Yapılacak İş » Aşağıdaki mahkeme kararına göre davalı, davacı aleyhine icra takibini hangi dosya numarasıyla başlatmıştır?

Emsal Mahkeme Kararı Samsun Asliye Ticaret Mahkemesi 2019/129 E. 2019/280 K. 20.03.2019 T.

Görüntülediğiniz mahkeme kararı henüz kesinleşmemiştir. Yararlı olması amacıyla eklenmiştir.

T.C. SAMSUN ASLİYE TİCARET MAHKEMESİ Esas-Karar No: 2019/129 Esas – 2019/280
T.C.
SAMSUN
ASLİYE TİCARET MAHKEMESİ TÜRK MİLLETİ ADINA GEREKÇELİ KARAR
ESAS NO : 2019/129 Esas
KARAR NO : 2019/280 Karar

HAKİM :
KATİP :

DAVACI : …
VEKİLİ :
DAVALI : … –
DAVA : Menfi Tespit (Ticari Satımdan Kaynaklanan)
DAVA TARİHİ : 13/03/2019
KARAR TARİHİ : 20/03/2019
KARARIN YAZ. TARİH : 28/03/2019
Davacı vekili tarafından davalı aleyhine açılan davanın mahkememizde yapılan açık yargılaması sonunda:
GEREĞİ DÜŞÜNÜLDÜ:
İddia ve savunmaların özeti;
Davacı vekili 13/03/2019 havale tarihli dava dilekçesinde özetle; davalı tarafından Samsun İcra Müdürlüğü’nde 2019/10941 sayılı dosya ile davacı aleyhine icra takibi başlatıldığı, müvekkiline gönderilen icra takibinde borca neyin veya hangi sözleşmenin neden olduğu, borcun fatura yahut başka bir nedenden mi kaynaklandığının anlaşılamadığını, müvekkili kurumun bir kamu kurumu olduğunu, bu nedenle aldığı mal ve hizmet alımlarının 2886 sayılı Devlet İhale Kanunu ve 4734 Sayılı Kamu İhale Kanunu ilgili hükümleri çerçevesinde yapıldığını, davalı ile müvekkili kurum arasında herhangi bir yazılı sözleşme, davalı adına ihale edilmiş bir ihale ve davacı adına davalıya sunulmuş bir faturada bulunmadığını belirterek müvekkili kurumun davalıya borçlu olmadığnını tespitine karar verilmesini talep etmiştir.

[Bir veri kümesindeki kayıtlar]
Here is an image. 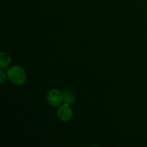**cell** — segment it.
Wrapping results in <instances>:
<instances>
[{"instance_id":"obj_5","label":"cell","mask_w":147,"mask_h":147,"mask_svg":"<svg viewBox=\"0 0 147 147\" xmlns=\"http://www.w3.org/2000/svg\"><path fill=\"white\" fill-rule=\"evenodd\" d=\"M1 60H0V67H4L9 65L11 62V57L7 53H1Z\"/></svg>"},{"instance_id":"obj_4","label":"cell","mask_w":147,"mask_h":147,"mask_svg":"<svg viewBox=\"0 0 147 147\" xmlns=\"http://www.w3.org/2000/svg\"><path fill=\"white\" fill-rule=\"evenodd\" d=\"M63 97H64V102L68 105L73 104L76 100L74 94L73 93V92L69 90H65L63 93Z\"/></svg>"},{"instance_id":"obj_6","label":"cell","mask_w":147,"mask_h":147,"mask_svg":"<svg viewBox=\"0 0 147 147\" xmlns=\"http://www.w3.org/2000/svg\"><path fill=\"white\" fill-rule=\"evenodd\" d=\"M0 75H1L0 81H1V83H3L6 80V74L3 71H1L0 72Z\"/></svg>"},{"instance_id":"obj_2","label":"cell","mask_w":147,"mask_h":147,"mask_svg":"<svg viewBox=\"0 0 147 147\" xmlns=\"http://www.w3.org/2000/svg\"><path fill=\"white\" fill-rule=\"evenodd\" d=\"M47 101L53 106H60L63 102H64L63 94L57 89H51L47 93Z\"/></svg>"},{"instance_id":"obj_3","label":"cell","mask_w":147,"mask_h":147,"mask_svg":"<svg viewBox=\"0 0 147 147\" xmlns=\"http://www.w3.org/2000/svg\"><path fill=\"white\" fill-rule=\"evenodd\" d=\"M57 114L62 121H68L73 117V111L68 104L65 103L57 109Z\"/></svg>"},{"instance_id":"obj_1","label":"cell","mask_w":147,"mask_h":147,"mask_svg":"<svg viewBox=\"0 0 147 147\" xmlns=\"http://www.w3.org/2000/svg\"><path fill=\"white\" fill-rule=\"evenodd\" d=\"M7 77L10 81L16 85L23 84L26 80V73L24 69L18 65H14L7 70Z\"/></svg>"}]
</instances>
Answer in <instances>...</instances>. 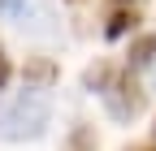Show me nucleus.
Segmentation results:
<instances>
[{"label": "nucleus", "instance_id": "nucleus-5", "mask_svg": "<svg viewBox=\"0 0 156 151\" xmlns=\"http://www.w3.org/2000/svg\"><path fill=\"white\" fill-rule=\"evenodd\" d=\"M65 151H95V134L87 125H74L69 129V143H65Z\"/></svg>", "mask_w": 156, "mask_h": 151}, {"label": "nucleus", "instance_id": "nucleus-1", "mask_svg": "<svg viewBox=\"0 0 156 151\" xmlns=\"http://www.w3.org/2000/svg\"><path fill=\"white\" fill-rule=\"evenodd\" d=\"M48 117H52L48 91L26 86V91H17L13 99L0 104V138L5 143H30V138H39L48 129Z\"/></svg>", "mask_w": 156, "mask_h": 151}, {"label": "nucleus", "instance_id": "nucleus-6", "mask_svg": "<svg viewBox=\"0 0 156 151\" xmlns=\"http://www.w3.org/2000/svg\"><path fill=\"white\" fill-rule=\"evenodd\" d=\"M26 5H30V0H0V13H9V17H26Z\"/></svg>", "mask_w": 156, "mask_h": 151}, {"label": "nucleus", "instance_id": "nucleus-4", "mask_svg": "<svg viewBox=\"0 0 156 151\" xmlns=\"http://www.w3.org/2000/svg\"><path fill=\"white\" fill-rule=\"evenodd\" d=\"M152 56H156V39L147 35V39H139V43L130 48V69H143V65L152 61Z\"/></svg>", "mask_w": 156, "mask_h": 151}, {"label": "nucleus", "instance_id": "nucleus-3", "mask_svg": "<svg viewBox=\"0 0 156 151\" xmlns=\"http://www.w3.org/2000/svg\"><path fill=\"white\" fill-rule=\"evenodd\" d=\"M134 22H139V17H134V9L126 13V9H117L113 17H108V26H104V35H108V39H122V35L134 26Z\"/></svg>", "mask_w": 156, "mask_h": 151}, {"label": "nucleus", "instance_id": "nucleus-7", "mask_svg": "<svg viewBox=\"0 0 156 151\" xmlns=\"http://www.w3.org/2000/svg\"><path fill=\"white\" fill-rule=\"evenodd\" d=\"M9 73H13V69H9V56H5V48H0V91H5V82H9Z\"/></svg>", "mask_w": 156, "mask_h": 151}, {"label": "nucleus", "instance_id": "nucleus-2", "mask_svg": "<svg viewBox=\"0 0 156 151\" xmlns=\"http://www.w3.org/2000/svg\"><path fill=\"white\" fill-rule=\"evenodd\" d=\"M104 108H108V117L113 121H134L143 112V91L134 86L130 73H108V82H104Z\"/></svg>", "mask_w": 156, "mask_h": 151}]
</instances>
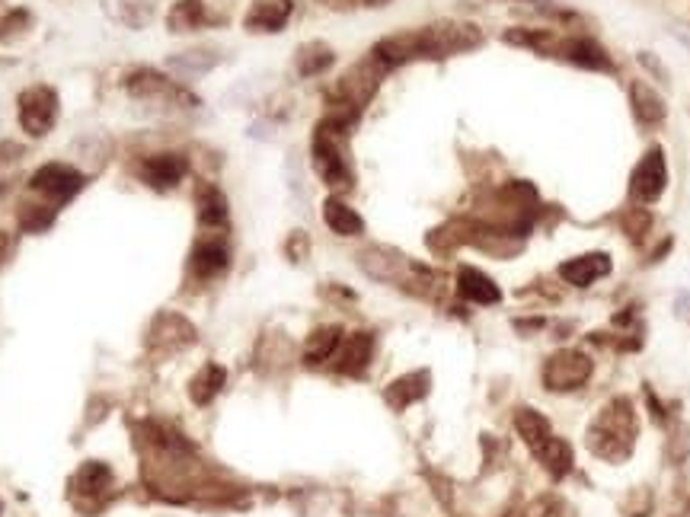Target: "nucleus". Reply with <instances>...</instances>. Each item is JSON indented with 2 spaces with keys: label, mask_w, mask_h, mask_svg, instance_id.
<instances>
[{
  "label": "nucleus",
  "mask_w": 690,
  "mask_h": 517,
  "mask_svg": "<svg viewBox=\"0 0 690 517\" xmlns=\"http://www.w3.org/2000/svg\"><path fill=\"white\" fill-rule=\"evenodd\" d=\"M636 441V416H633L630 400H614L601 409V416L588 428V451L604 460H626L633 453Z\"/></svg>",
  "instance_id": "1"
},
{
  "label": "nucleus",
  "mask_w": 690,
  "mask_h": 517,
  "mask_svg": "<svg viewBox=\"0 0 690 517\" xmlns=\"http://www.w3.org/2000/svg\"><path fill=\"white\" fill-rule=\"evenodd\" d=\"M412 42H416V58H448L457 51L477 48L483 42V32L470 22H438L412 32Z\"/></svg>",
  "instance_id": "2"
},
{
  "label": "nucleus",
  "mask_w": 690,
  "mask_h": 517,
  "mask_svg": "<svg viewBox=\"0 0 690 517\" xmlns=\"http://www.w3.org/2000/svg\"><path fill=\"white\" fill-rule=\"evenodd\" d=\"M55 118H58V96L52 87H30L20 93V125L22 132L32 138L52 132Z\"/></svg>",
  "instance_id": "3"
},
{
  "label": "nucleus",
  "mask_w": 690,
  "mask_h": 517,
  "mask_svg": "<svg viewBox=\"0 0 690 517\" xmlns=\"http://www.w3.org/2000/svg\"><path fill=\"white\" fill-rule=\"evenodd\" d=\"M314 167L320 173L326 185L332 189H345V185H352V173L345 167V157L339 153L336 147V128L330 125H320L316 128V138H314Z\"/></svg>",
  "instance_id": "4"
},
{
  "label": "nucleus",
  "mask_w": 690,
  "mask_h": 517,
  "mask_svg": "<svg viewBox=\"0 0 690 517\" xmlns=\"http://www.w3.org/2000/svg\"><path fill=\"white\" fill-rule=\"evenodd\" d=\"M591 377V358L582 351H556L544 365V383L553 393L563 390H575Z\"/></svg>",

Tamamlanan Görev » Samsun İcra Müdürlüğü’ndeki 2019/10941 sayılı dosyayla.